***** EXERCISE INPUTS *****

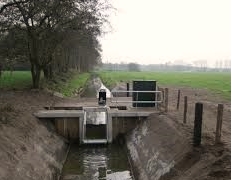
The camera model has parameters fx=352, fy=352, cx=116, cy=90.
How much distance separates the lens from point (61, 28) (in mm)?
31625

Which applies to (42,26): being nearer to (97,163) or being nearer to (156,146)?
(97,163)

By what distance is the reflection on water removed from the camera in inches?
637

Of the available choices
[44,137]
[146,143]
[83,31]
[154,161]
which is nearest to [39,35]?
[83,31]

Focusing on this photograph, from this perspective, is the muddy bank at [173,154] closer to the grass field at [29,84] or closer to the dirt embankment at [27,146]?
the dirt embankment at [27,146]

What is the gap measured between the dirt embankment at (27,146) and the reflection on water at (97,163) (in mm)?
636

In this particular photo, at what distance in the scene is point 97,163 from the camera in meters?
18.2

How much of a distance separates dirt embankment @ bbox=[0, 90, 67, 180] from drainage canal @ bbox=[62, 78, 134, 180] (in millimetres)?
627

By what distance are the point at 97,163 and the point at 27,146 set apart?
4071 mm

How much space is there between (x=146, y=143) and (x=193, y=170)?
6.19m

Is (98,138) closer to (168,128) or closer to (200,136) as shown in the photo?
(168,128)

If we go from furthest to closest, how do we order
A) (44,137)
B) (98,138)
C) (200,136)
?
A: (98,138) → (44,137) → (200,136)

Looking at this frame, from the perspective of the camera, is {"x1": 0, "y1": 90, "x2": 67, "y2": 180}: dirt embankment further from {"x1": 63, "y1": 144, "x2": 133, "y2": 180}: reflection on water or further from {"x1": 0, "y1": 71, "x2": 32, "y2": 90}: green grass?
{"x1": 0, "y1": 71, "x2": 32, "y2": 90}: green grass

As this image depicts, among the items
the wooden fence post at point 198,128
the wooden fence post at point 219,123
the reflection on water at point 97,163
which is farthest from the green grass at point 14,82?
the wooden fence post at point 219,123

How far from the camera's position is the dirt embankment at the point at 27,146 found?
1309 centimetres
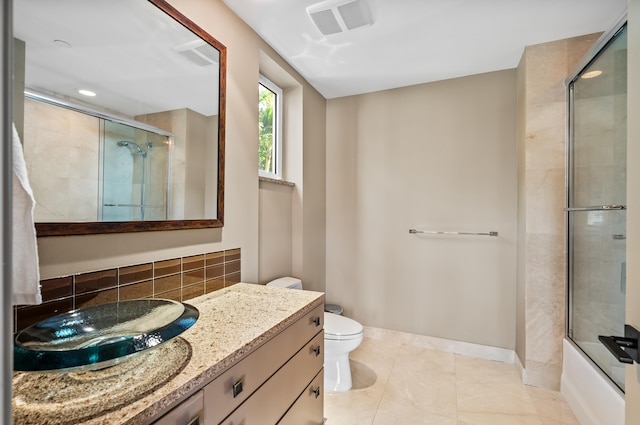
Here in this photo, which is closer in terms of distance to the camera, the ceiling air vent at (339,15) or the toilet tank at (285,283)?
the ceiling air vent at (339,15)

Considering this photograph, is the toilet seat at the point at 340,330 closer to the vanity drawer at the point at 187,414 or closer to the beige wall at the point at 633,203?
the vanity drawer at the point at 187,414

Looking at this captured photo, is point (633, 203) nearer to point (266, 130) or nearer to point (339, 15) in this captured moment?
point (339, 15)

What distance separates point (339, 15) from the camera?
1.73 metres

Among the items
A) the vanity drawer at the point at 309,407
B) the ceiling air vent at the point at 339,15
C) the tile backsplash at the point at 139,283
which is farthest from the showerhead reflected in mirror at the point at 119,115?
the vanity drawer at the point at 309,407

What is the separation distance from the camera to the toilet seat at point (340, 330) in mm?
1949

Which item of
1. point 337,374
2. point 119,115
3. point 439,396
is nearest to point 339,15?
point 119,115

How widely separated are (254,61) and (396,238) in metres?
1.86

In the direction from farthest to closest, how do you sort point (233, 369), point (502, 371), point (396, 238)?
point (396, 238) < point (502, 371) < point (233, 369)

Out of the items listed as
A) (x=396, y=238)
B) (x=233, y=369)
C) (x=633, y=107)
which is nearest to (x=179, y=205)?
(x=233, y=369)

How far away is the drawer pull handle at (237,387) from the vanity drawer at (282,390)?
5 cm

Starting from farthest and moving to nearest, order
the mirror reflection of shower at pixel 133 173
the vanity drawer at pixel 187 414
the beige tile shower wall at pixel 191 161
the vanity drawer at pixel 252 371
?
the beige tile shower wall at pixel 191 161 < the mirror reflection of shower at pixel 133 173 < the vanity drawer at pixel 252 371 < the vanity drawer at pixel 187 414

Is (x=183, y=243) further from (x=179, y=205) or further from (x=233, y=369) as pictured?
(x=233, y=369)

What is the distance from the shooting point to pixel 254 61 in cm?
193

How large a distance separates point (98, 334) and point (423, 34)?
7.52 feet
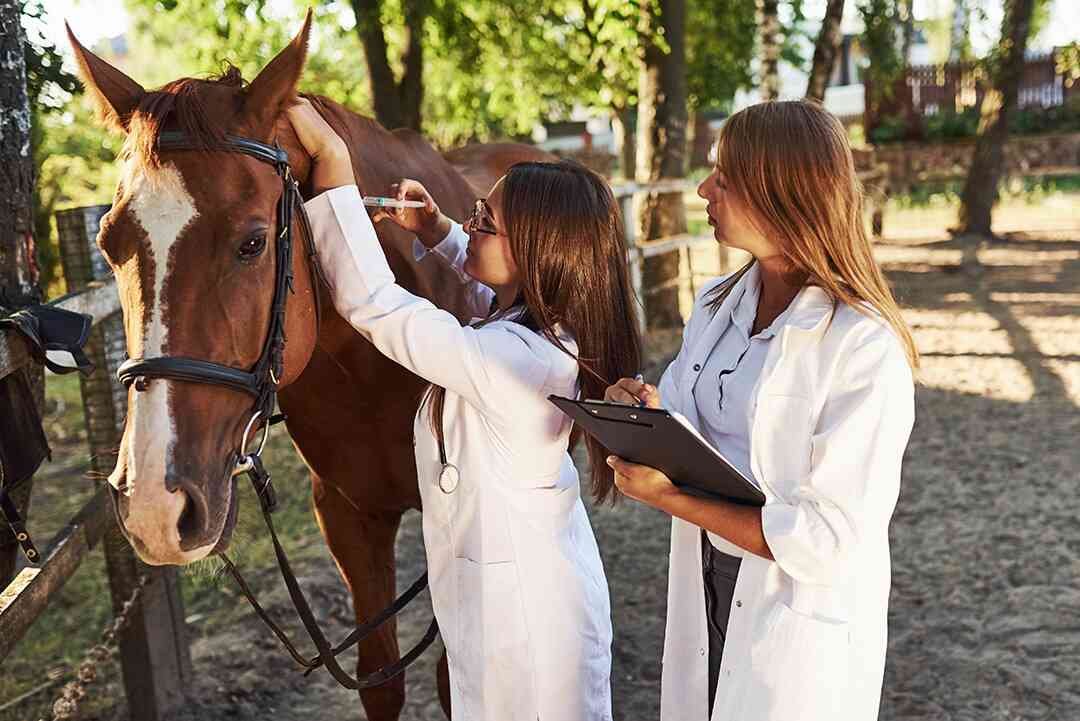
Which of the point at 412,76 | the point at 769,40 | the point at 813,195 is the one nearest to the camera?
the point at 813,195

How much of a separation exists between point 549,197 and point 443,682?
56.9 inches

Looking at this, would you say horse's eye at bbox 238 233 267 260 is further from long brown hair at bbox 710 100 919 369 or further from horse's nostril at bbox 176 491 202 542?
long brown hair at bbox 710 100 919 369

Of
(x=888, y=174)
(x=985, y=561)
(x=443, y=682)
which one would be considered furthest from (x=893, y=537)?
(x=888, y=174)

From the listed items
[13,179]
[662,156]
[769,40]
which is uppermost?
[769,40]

*****
***** EXERCISE INPUTS *****

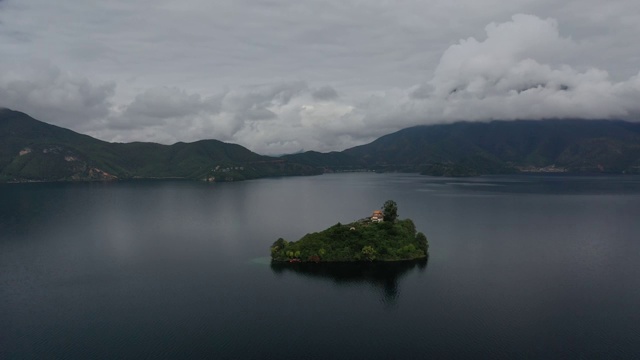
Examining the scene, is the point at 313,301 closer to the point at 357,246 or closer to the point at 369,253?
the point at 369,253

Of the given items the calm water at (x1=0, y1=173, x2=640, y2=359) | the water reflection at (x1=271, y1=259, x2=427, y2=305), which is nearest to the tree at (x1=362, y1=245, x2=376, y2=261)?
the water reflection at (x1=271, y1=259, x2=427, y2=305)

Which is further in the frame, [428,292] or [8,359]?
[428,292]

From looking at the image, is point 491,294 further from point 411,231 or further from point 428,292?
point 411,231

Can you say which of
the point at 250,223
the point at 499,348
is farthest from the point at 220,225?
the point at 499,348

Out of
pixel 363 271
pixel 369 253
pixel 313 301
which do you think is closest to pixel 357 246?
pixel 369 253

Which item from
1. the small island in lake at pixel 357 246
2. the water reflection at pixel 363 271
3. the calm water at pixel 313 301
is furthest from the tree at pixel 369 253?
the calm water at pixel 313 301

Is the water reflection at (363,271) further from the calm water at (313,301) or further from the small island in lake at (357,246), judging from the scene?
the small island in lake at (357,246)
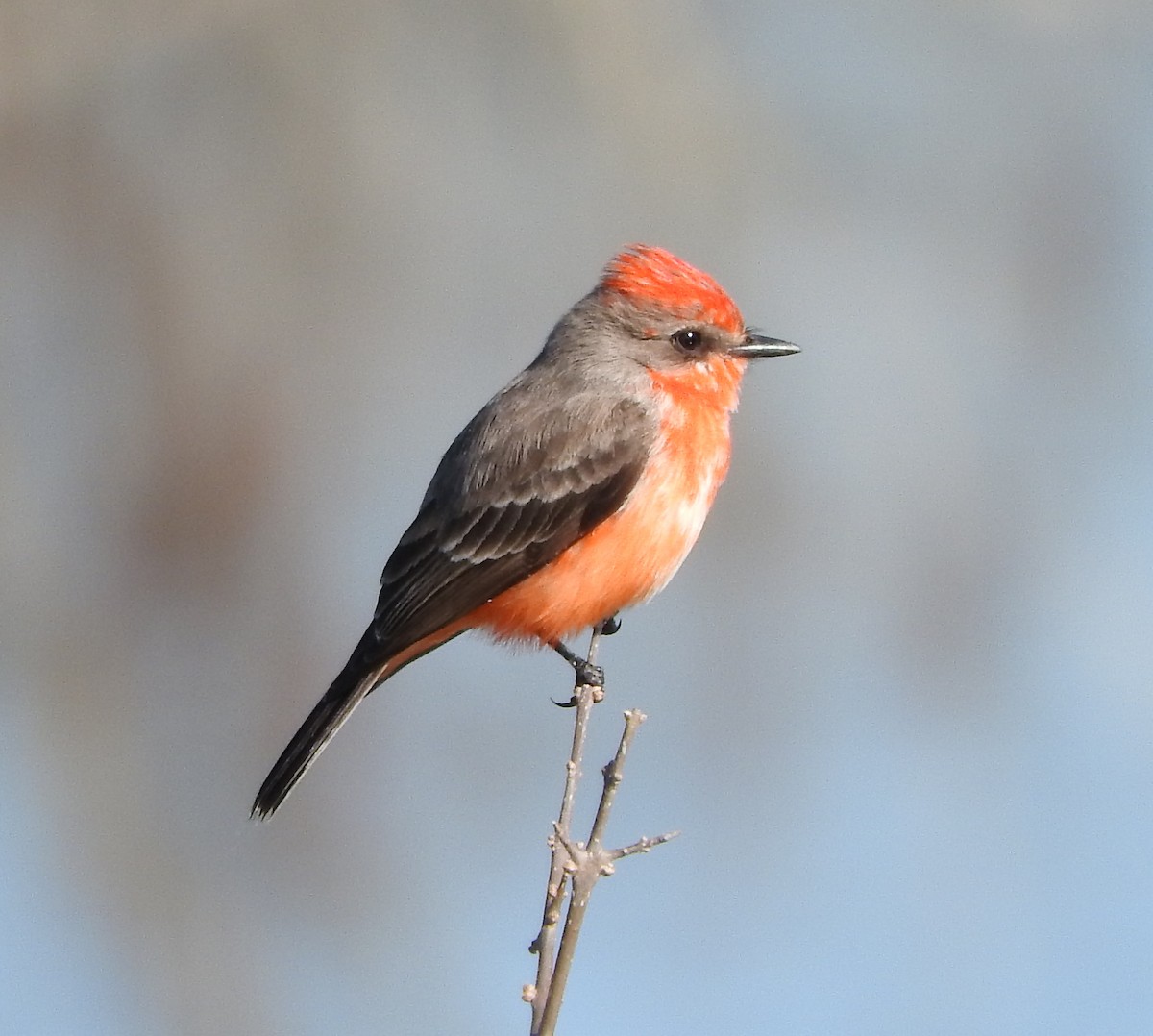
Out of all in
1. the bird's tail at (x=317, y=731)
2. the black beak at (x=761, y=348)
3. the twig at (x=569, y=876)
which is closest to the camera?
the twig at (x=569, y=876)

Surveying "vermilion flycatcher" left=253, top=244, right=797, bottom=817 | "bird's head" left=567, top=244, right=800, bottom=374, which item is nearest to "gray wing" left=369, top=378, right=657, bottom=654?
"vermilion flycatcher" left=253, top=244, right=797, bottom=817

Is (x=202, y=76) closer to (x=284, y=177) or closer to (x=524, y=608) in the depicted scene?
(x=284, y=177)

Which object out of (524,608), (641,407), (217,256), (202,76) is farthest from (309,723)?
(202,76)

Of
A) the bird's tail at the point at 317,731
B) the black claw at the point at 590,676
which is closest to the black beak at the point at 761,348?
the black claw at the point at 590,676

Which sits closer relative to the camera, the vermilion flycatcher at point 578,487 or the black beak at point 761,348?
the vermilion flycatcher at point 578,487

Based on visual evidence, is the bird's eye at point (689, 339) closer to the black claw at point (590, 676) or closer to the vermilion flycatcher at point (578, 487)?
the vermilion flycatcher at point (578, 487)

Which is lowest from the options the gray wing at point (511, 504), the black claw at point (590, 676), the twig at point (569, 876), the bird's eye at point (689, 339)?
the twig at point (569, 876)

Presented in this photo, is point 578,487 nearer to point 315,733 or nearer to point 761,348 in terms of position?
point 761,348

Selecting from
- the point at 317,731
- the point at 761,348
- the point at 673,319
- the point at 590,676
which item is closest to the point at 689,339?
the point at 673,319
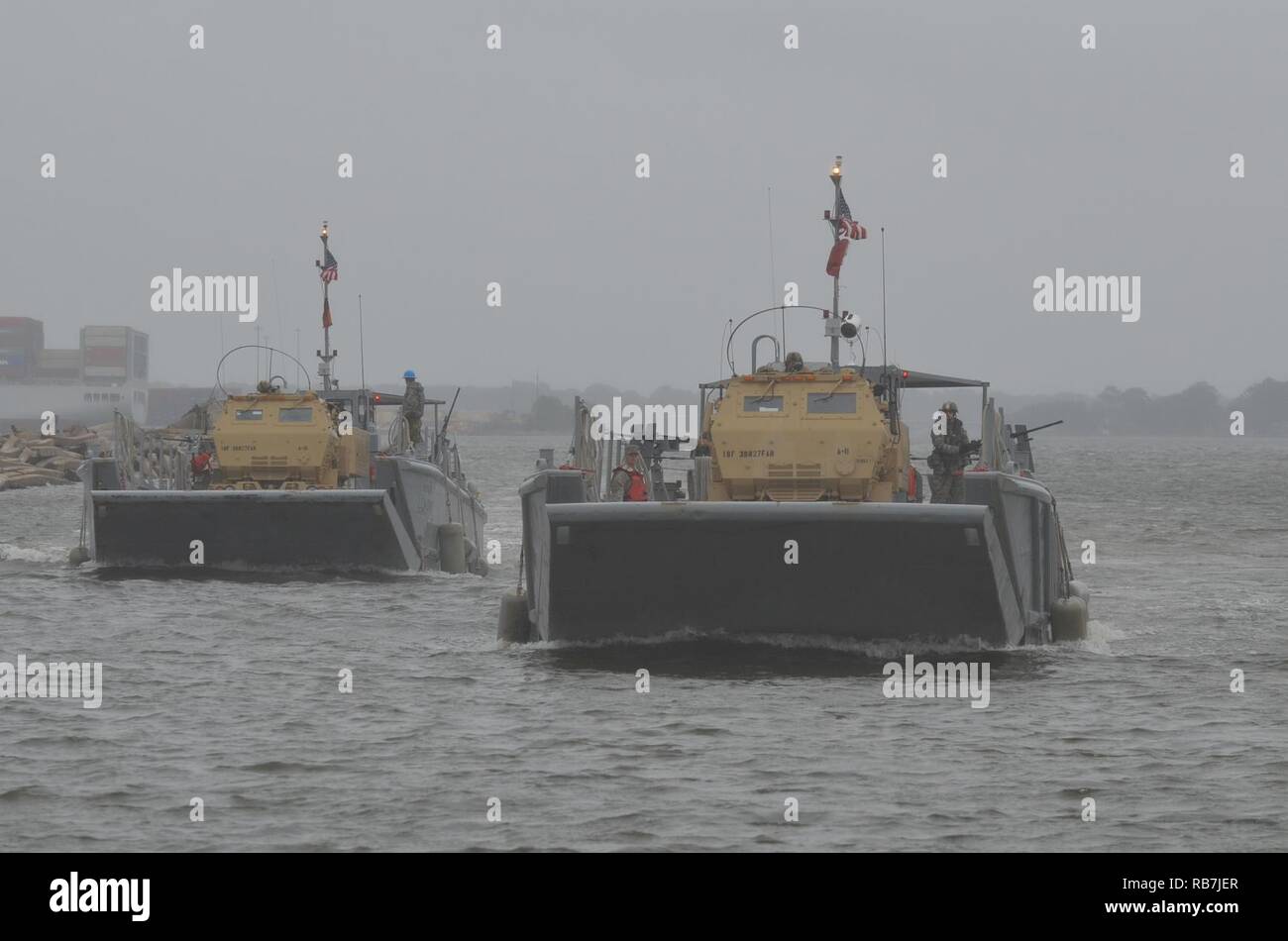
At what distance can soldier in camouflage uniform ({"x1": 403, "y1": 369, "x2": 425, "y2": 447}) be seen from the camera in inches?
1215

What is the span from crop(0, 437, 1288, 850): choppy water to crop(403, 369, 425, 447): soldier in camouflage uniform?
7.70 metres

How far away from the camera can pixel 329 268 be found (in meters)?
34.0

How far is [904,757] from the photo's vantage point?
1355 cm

*****
***** EXERCISE INPUTS *****

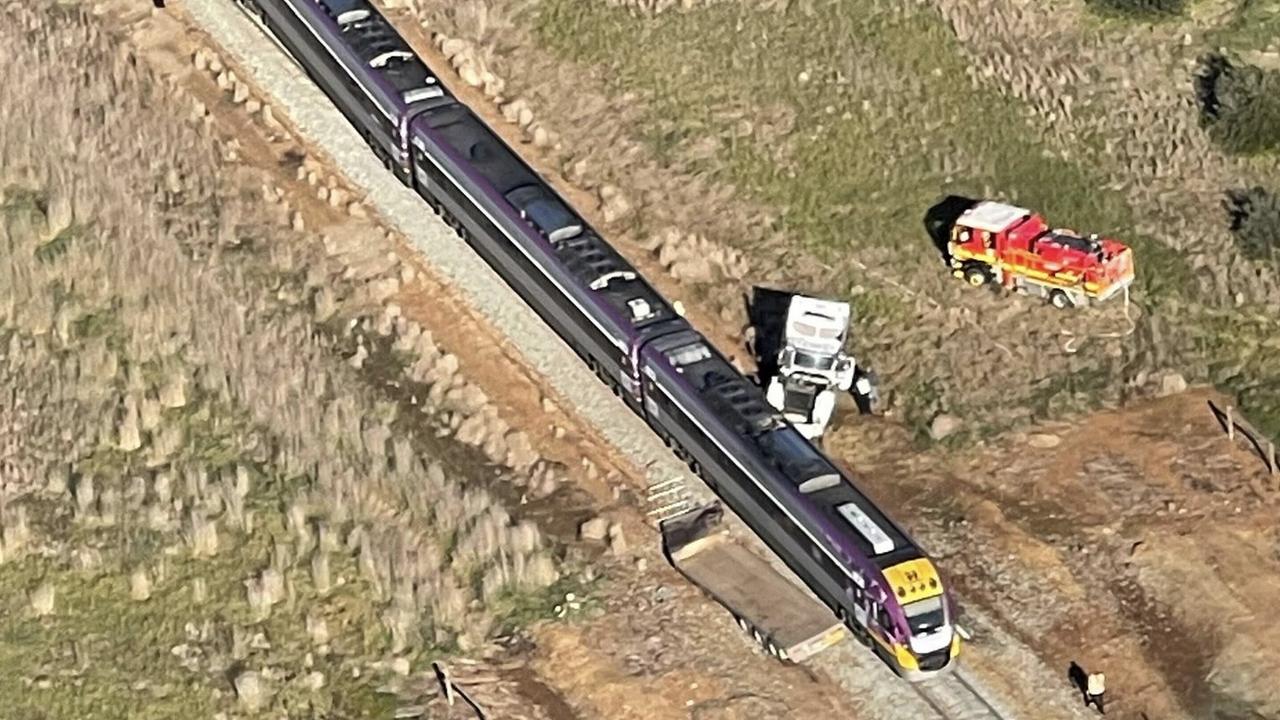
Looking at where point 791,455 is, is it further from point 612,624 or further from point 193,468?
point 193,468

*****

> [EXERCISE DESCRIPTION] Count the lines in the rows above that contain the string "separation", where upper and lower case must match. Reply with the number alone.

> [FULL ANSWER] 2